Direction
Revise the passage of the Drupal list design critique below, starting at "Key points with" and ending at "to create some.", so that "dead-end" is replaced by "roadblock".

Interface List Design – Drupal

This is a quick UI critique on a list design pattern that’s in a proposed stages for Drupal7. The UI being critiqued is not final, as such the feedback is meant to be helpful to both the Drupal team and anyone else designing list based design patterns.

Before:

drupal_content_list

Example image from drupal 7 content list

Key points with this screen:

  • The title areas don’t tell you what you’re supposed to do on this screen. In fact there are at least three competing title areas. “Content” as a title, “Content” as a tab, “Add new content” as a secondary title and two group boxes that cover filtering and updating. The actual title of the screen doesn’t reflect the modal nature of dialog. You’re actually adding content to something else and it’s not clear what that is.
  • The information is presented in the wrong reading order.  The content table should be first.  You first have to read the list to see what you’re dealing with before you decide to either filter it or update it.
  • An empty list is a dead-end. It tells you there is no content but doesn’t direct you on how or where you should go to create some.
  • The X in the upper doesn’t make it clear what it would close. The tab? The dialog? A simple cancel button or a standard cancel button or a close button in the upper right would be more obvious.

Data
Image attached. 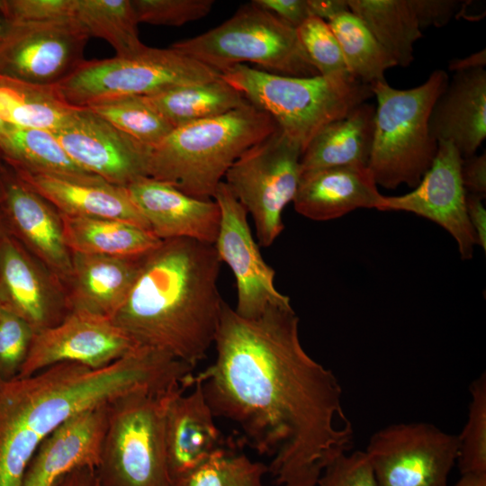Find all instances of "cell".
<instances>
[{"label":"cell","mask_w":486,"mask_h":486,"mask_svg":"<svg viewBox=\"0 0 486 486\" xmlns=\"http://www.w3.org/2000/svg\"><path fill=\"white\" fill-rule=\"evenodd\" d=\"M214 343L215 362L189 386L201 382L214 417L236 424L242 440L269 457L276 486H317L351 451L355 431L338 378L303 348L291 304L245 319L224 302Z\"/></svg>","instance_id":"cell-1"},{"label":"cell","mask_w":486,"mask_h":486,"mask_svg":"<svg viewBox=\"0 0 486 486\" xmlns=\"http://www.w3.org/2000/svg\"><path fill=\"white\" fill-rule=\"evenodd\" d=\"M186 373L174 356L138 346L99 369L66 362L0 380V486H22L37 447L71 416L132 391L169 387Z\"/></svg>","instance_id":"cell-2"},{"label":"cell","mask_w":486,"mask_h":486,"mask_svg":"<svg viewBox=\"0 0 486 486\" xmlns=\"http://www.w3.org/2000/svg\"><path fill=\"white\" fill-rule=\"evenodd\" d=\"M220 264L213 245L162 240L145 255L112 321L139 346L194 367L214 343L225 302L218 288Z\"/></svg>","instance_id":"cell-3"},{"label":"cell","mask_w":486,"mask_h":486,"mask_svg":"<svg viewBox=\"0 0 486 486\" xmlns=\"http://www.w3.org/2000/svg\"><path fill=\"white\" fill-rule=\"evenodd\" d=\"M251 104L224 114L174 128L149 147L148 177L199 199H213L227 170L248 148L277 129Z\"/></svg>","instance_id":"cell-4"},{"label":"cell","mask_w":486,"mask_h":486,"mask_svg":"<svg viewBox=\"0 0 486 486\" xmlns=\"http://www.w3.org/2000/svg\"><path fill=\"white\" fill-rule=\"evenodd\" d=\"M220 76L249 104L267 112L302 152L326 125L373 95L370 86L351 75L290 76L239 64Z\"/></svg>","instance_id":"cell-5"},{"label":"cell","mask_w":486,"mask_h":486,"mask_svg":"<svg viewBox=\"0 0 486 486\" xmlns=\"http://www.w3.org/2000/svg\"><path fill=\"white\" fill-rule=\"evenodd\" d=\"M448 80L445 70L436 69L424 83L409 89L394 88L386 80L370 86L377 106L367 166L377 185L415 188L430 168L437 141L429 131V115Z\"/></svg>","instance_id":"cell-6"},{"label":"cell","mask_w":486,"mask_h":486,"mask_svg":"<svg viewBox=\"0 0 486 486\" xmlns=\"http://www.w3.org/2000/svg\"><path fill=\"white\" fill-rule=\"evenodd\" d=\"M184 384L140 389L108 402L96 475L102 486H172L166 444V414Z\"/></svg>","instance_id":"cell-7"},{"label":"cell","mask_w":486,"mask_h":486,"mask_svg":"<svg viewBox=\"0 0 486 486\" xmlns=\"http://www.w3.org/2000/svg\"><path fill=\"white\" fill-rule=\"evenodd\" d=\"M171 46L219 73L250 62L283 76L319 75L296 30L252 1L217 27Z\"/></svg>","instance_id":"cell-8"},{"label":"cell","mask_w":486,"mask_h":486,"mask_svg":"<svg viewBox=\"0 0 486 486\" xmlns=\"http://www.w3.org/2000/svg\"><path fill=\"white\" fill-rule=\"evenodd\" d=\"M220 73L174 49L146 46L130 57L84 60L55 88L74 107L128 96H146L210 82Z\"/></svg>","instance_id":"cell-9"},{"label":"cell","mask_w":486,"mask_h":486,"mask_svg":"<svg viewBox=\"0 0 486 486\" xmlns=\"http://www.w3.org/2000/svg\"><path fill=\"white\" fill-rule=\"evenodd\" d=\"M302 148L280 128L243 152L225 183L252 217L258 244L271 246L284 229L282 214L293 201Z\"/></svg>","instance_id":"cell-10"},{"label":"cell","mask_w":486,"mask_h":486,"mask_svg":"<svg viewBox=\"0 0 486 486\" xmlns=\"http://www.w3.org/2000/svg\"><path fill=\"white\" fill-rule=\"evenodd\" d=\"M364 453L378 486H448L458 436L428 422L394 423L374 432Z\"/></svg>","instance_id":"cell-11"},{"label":"cell","mask_w":486,"mask_h":486,"mask_svg":"<svg viewBox=\"0 0 486 486\" xmlns=\"http://www.w3.org/2000/svg\"><path fill=\"white\" fill-rule=\"evenodd\" d=\"M5 23L0 40L1 77L55 86L85 60L90 36L74 17Z\"/></svg>","instance_id":"cell-12"},{"label":"cell","mask_w":486,"mask_h":486,"mask_svg":"<svg viewBox=\"0 0 486 486\" xmlns=\"http://www.w3.org/2000/svg\"><path fill=\"white\" fill-rule=\"evenodd\" d=\"M213 199L220 211V223L214 243L220 262L230 268L236 282L237 314L245 319L259 317L268 307L289 305L290 298L274 285V270L264 260L251 233L248 212L224 181Z\"/></svg>","instance_id":"cell-13"},{"label":"cell","mask_w":486,"mask_h":486,"mask_svg":"<svg viewBox=\"0 0 486 486\" xmlns=\"http://www.w3.org/2000/svg\"><path fill=\"white\" fill-rule=\"evenodd\" d=\"M138 346L111 319L72 310L60 323L35 333L17 377L66 362L103 368Z\"/></svg>","instance_id":"cell-14"},{"label":"cell","mask_w":486,"mask_h":486,"mask_svg":"<svg viewBox=\"0 0 486 486\" xmlns=\"http://www.w3.org/2000/svg\"><path fill=\"white\" fill-rule=\"evenodd\" d=\"M82 169L125 187L148 176L149 146L116 129L87 107H77L52 131Z\"/></svg>","instance_id":"cell-15"},{"label":"cell","mask_w":486,"mask_h":486,"mask_svg":"<svg viewBox=\"0 0 486 486\" xmlns=\"http://www.w3.org/2000/svg\"><path fill=\"white\" fill-rule=\"evenodd\" d=\"M462 160L451 142H437L435 159L418 184L402 195H383L378 211L408 212L436 222L454 238L461 257L468 260L477 241L466 212Z\"/></svg>","instance_id":"cell-16"},{"label":"cell","mask_w":486,"mask_h":486,"mask_svg":"<svg viewBox=\"0 0 486 486\" xmlns=\"http://www.w3.org/2000/svg\"><path fill=\"white\" fill-rule=\"evenodd\" d=\"M54 208L9 166L0 164V211L9 233L57 280L68 282L71 252L65 241L60 213Z\"/></svg>","instance_id":"cell-17"},{"label":"cell","mask_w":486,"mask_h":486,"mask_svg":"<svg viewBox=\"0 0 486 486\" xmlns=\"http://www.w3.org/2000/svg\"><path fill=\"white\" fill-rule=\"evenodd\" d=\"M124 188L159 239L190 238L214 245L220 223V207L214 199L190 196L151 177L140 178Z\"/></svg>","instance_id":"cell-18"},{"label":"cell","mask_w":486,"mask_h":486,"mask_svg":"<svg viewBox=\"0 0 486 486\" xmlns=\"http://www.w3.org/2000/svg\"><path fill=\"white\" fill-rule=\"evenodd\" d=\"M0 298L4 307L26 320L35 333L60 323L69 313L67 296L31 253L10 233L0 243Z\"/></svg>","instance_id":"cell-19"},{"label":"cell","mask_w":486,"mask_h":486,"mask_svg":"<svg viewBox=\"0 0 486 486\" xmlns=\"http://www.w3.org/2000/svg\"><path fill=\"white\" fill-rule=\"evenodd\" d=\"M108 402L71 416L37 447L24 473L22 486H54L79 467L95 468L100 460Z\"/></svg>","instance_id":"cell-20"},{"label":"cell","mask_w":486,"mask_h":486,"mask_svg":"<svg viewBox=\"0 0 486 486\" xmlns=\"http://www.w3.org/2000/svg\"><path fill=\"white\" fill-rule=\"evenodd\" d=\"M178 392L170 400L165 422L166 464L171 482L188 474L226 445L214 421L202 383Z\"/></svg>","instance_id":"cell-21"},{"label":"cell","mask_w":486,"mask_h":486,"mask_svg":"<svg viewBox=\"0 0 486 486\" xmlns=\"http://www.w3.org/2000/svg\"><path fill=\"white\" fill-rule=\"evenodd\" d=\"M12 170L61 214L117 220L149 230L124 187L109 184L98 176L80 179Z\"/></svg>","instance_id":"cell-22"},{"label":"cell","mask_w":486,"mask_h":486,"mask_svg":"<svg viewBox=\"0 0 486 486\" xmlns=\"http://www.w3.org/2000/svg\"><path fill=\"white\" fill-rule=\"evenodd\" d=\"M382 199L368 166H342L302 173L292 202L302 216L325 221L356 209L378 210Z\"/></svg>","instance_id":"cell-23"},{"label":"cell","mask_w":486,"mask_h":486,"mask_svg":"<svg viewBox=\"0 0 486 486\" xmlns=\"http://www.w3.org/2000/svg\"><path fill=\"white\" fill-rule=\"evenodd\" d=\"M428 128L437 142H451L462 158L476 153L486 137L484 68L454 73L432 107Z\"/></svg>","instance_id":"cell-24"},{"label":"cell","mask_w":486,"mask_h":486,"mask_svg":"<svg viewBox=\"0 0 486 486\" xmlns=\"http://www.w3.org/2000/svg\"><path fill=\"white\" fill-rule=\"evenodd\" d=\"M145 255L112 256L71 252V286L67 295L69 312L86 311L111 319L128 296Z\"/></svg>","instance_id":"cell-25"},{"label":"cell","mask_w":486,"mask_h":486,"mask_svg":"<svg viewBox=\"0 0 486 486\" xmlns=\"http://www.w3.org/2000/svg\"><path fill=\"white\" fill-rule=\"evenodd\" d=\"M375 107L363 103L326 125L301 157V172L342 166H367L371 156Z\"/></svg>","instance_id":"cell-26"},{"label":"cell","mask_w":486,"mask_h":486,"mask_svg":"<svg viewBox=\"0 0 486 486\" xmlns=\"http://www.w3.org/2000/svg\"><path fill=\"white\" fill-rule=\"evenodd\" d=\"M66 244L74 253L112 256L145 255L162 240L149 230L111 219L61 214Z\"/></svg>","instance_id":"cell-27"},{"label":"cell","mask_w":486,"mask_h":486,"mask_svg":"<svg viewBox=\"0 0 486 486\" xmlns=\"http://www.w3.org/2000/svg\"><path fill=\"white\" fill-rule=\"evenodd\" d=\"M141 97L173 129L216 117L248 104L242 94L220 76L210 82L177 86Z\"/></svg>","instance_id":"cell-28"},{"label":"cell","mask_w":486,"mask_h":486,"mask_svg":"<svg viewBox=\"0 0 486 486\" xmlns=\"http://www.w3.org/2000/svg\"><path fill=\"white\" fill-rule=\"evenodd\" d=\"M347 4L396 66L405 68L413 61L414 44L422 32L409 0H347Z\"/></svg>","instance_id":"cell-29"},{"label":"cell","mask_w":486,"mask_h":486,"mask_svg":"<svg viewBox=\"0 0 486 486\" xmlns=\"http://www.w3.org/2000/svg\"><path fill=\"white\" fill-rule=\"evenodd\" d=\"M2 163L14 170L72 178L96 176L77 166L51 131L6 128L1 142Z\"/></svg>","instance_id":"cell-30"},{"label":"cell","mask_w":486,"mask_h":486,"mask_svg":"<svg viewBox=\"0 0 486 486\" xmlns=\"http://www.w3.org/2000/svg\"><path fill=\"white\" fill-rule=\"evenodd\" d=\"M76 108L59 96L55 86H37L0 76V119L9 126L52 132Z\"/></svg>","instance_id":"cell-31"},{"label":"cell","mask_w":486,"mask_h":486,"mask_svg":"<svg viewBox=\"0 0 486 486\" xmlns=\"http://www.w3.org/2000/svg\"><path fill=\"white\" fill-rule=\"evenodd\" d=\"M73 17L89 36L106 40L117 57H130L145 49L139 37L131 0H75Z\"/></svg>","instance_id":"cell-32"},{"label":"cell","mask_w":486,"mask_h":486,"mask_svg":"<svg viewBox=\"0 0 486 486\" xmlns=\"http://www.w3.org/2000/svg\"><path fill=\"white\" fill-rule=\"evenodd\" d=\"M328 23L340 45L348 72L368 86L384 81L385 71L396 63L360 19L347 11Z\"/></svg>","instance_id":"cell-33"},{"label":"cell","mask_w":486,"mask_h":486,"mask_svg":"<svg viewBox=\"0 0 486 486\" xmlns=\"http://www.w3.org/2000/svg\"><path fill=\"white\" fill-rule=\"evenodd\" d=\"M267 465L225 445L173 486H266L263 482Z\"/></svg>","instance_id":"cell-34"},{"label":"cell","mask_w":486,"mask_h":486,"mask_svg":"<svg viewBox=\"0 0 486 486\" xmlns=\"http://www.w3.org/2000/svg\"><path fill=\"white\" fill-rule=\"evenodd\" d=\"M119 130L149 147L162 140L173 127L141 96H128L86 106Z\"/></svg>","instance_id":"cell-35"},{"label":"cell","mask_w":486,"mask_h":486,"mask_svg":"<svg viewBox=\"0 0 486 486\" xmlns=\"http://www.w3.org/2000/svg\"><path fill=\"white\" fill-rule=\"evenodd\" d=\"M471 402L466 423L458 435L457 466L461 474L486 472V374L470 386Z\"/></svg>","instance_id":"cell-36"},{"label":"cell","mask_w":486,"mask_h":486,"mask_svg":"<svg viewBox=\"0 0 486 486\" xmlns=\"http://www.w3.org/2000/svg\"><path fill=\"white\" fill-rule=\"evenodd\" d=\"M295 30L305 55L319 75H351L346 66L340 45L328 22L310 16Z\"/></svg>","instance_id":"cell-37"},{"label":"cell","mask_w":486,"mask_h":486,"mask_svg":"<svg viewBox=\"0 0 486 486\" xmlns=\"http://www.w3.org/2000/svg\"><path fill=\"white\" fill-rule=\"evenodd\" d=\"M35 331L22 318L2 305L0 309V380L18 376Z\"/></svg>","instance_id":"cell-38"},{"label":"cell","mask_w":486,"mask_h":486,"mask_svg":"<svg viewBox=\"0 0 486 486\" xmlns=\"http://www.w3.org/2000/svg\"><path fill=\"white\" fill-rule=\"evenodd\" d=\"M138 22L182 26L205 17L213 0H131Z\"/></svg>","instance_id":"cell-39"},{"label":"cell","mask_w":486,"mask_h":486,"mask_svg":"<svg viewBox=\"0 0 486 486\" xmlns=\"http://www.w3.org/2000/svg\"><path fill=\"white\" fill-rule=\"evenodd\" d=\"M317 486H378L366 454L355 451L339 455L320 475Z\"/></svg>","instance_id":"cell-40"},{"label":"cell","mask_w":486,"mask_h":486,"mask_svg":"<svg viewBox=\"0 0 486 486\" xmlns=\"http://www.w3.org/2000/svg\"><path fill=\"white\" fill-rule=\"evenodd\" d=\"M75 0H0L5 22H32L73 17Z\"/></svg>","instance_id":"cell-41"},{"label":"cell","mask_w":486,"mask_h":486,"mask_svg":"<svg viewBox=\"0 0 486 486\" xmlns=\"http://www.w3.org/2000/svg\"><path fill=\"white\" fill-rule=\"evenodd\" d=\"M409 2L421 30L431 26H444L464 6L461 1L455 0H409Z\"/></svg>","instance_id":"cell-42"},{"label":"cell","mask_w":486,"mask_h":486,"mask_svg":"<svg viewBox=\"0 0 486 486\" xmlns=\"http://www.w3.org/2000/svg\"><path fill=\"white\" fill-rule=\"evenodd\" d=\"M252 2L294 29L311 16L307 0H253Z\"/></svg>","instance_id":"cell-43"},{"label":"cell","mask_w":486,"mask_h":486,"mask_svg":"<svg viewBox=\"0 0 486 486\" xmlns=\"http://www.w3.org/2000/svg\"><path fill=\"white\" fill-rule=\"evenodd\" d=\"M461 178L467 194L482 198L486 195V155H472L463 158Z\"/></svg>","instance_id":"cell-44"},{"label":"cell","mask_w":486,"mask_h":486,"mask_svg":"<svg viewBox=\"0 0 486 486\" xmlns=\"http://www.w3.org/2000/svg\"><path fill=\"white\" fill-rule=\"evenodd\" d=\"M480 196L466 193V212L477 245L486 250V210Z\"/></svg>","instance_id":"cell-45"},{"label":"cell","mask_w":486,"mask_h":486,"mask_svg":"<svg viewBox=\"0 0 486 486\" xmlns=\"http://www.w3.org/2000/svg\"><path fill=\"white\" fill-rule=\"evenodd\" d=\"M307 3L310 15L326 22L350 11L347 0H307Z\"/></svg>","instance_id":"cell-46"},{"label":"cell","mask_w":486,"mask_h":486,"mask_svg":"<svg viewBox=\"0 0 486 486\" xmlns=\"http://www.w3.org/2000/svg\"><path fill=\"white\" fill-rule=\"evenodd\" d=\"M54 486H102L96 475L95 468L84 466L66 473Z\"/></svg>","instance_id":"cell-47"},{"label":"cell","mask_w":486,"mask_h":486,"mask_svg":"<svg viewBox=\"0 0 486 486\" xmlns=\"http://www.w3.org/2000/svg\"><path fill=\"white\" fill-rule=\"evenodd\" d=\"M486 65V50H481L463 58H454L448 64L450 71L461 72L476 68H484Z\"/></svg>","instance_id":"cell-48"},{"label":"cell","mask_w":486,"mask_h":486,"mask_svg":"<svg viewBox=\"0 0 486 486\" xmlns=\"http://www.w3.org/2000/svg\"><path fill=\"white\" fill-rule=\"evenodd\" d=\"M454 486H486V472L461 474Z\"/></svg>","instance_id":"cell-49"},{"label":"cell","mask_w":486,"mask_h":486,"mask_svg":"<svg viewBox=\"0 0 486 486\" xmlns=\"http://www.w3.org/2000/svg\"><path fill=\"white\" fill-rule=\"evenodd\" d=\"M7 233H9V230L7 229V226L5 224L4 217H3L2 213H1V211H0V243H1V240L4 238V236L5 234H7Z\"/></svg>","instance_id":"cell-50"},{"label":"cell","mask_w":486,"mask_h":486,"mask_svg":"<svg viewBox=\"0 0 486 486\" xmlns=\"http://www.w3.org/2000/svg\"><path fill=\"white\" fill-rule=\"evenodd\" d=\"M5 128H6V124L0 119V164H2L1 142H2V139L4 133Z\"/></svg>","instance_id":"cell-51"},{"label":"cell","mask_w":486,"mask_h":486,"mask_svg":"<svg viewBox=\"0 0 486 486\" xmlns=\"http://www.w3.org/2000/svg\"><path fill=\"white\" fill-rule=\"evenodd\" d=\"M5 25H6V23H5L4 20L1 16L0 17V40L3 37V34L4 32Z\"/></svg>","instance_id":"cell-52"},{"label":"cell","mask_w":486,"mask_h":486,"mask_svg":"<svg viewBox=\"0 0 486 486\" xmlns=\"http://www.w3.org/2000/svg\"><path fill=\"white\" fill-rule=\"evenodd\" d=\"M2 305H3V304H2V302H1V298H0V309H1Z\"/></svg>","instance_id":"cell-53"},{"label":"cell","mask_w":486,"mask_h":486,"mask_svg":"<svg viewBox=\"0 0 486 486\" xmlns=\"http://www.w3.org/2000/svg\"><path fill=\"white\" fill-rule=\"evenodd\" d=\"M173 486V485H172Z\"/></svg>","instance_id":"cell-54"}]
</instances>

Full solution
Key points with this screen:

  • The title areas don’t tell you what you’re supposed to do on this screen. In fact there are at least three competing title areas. “Content” as a title, “Content” as a tab, “Add new content” as a secondary title and two group boxes that cover filtering and updating. The actual title of the screen doesn’t reflect the modal nature of dialog. You’re actually adding content to something else and it’s not clear what that is.
  • The information is presented in the wrong reading order.  The content table should be first.  You first have to read the list to see what you’re dealing with before you decide to either filter it or update it.
  • An empty list is a roadblock. It tells you there is no content but doesn’t direct you on how or where you should go to create some.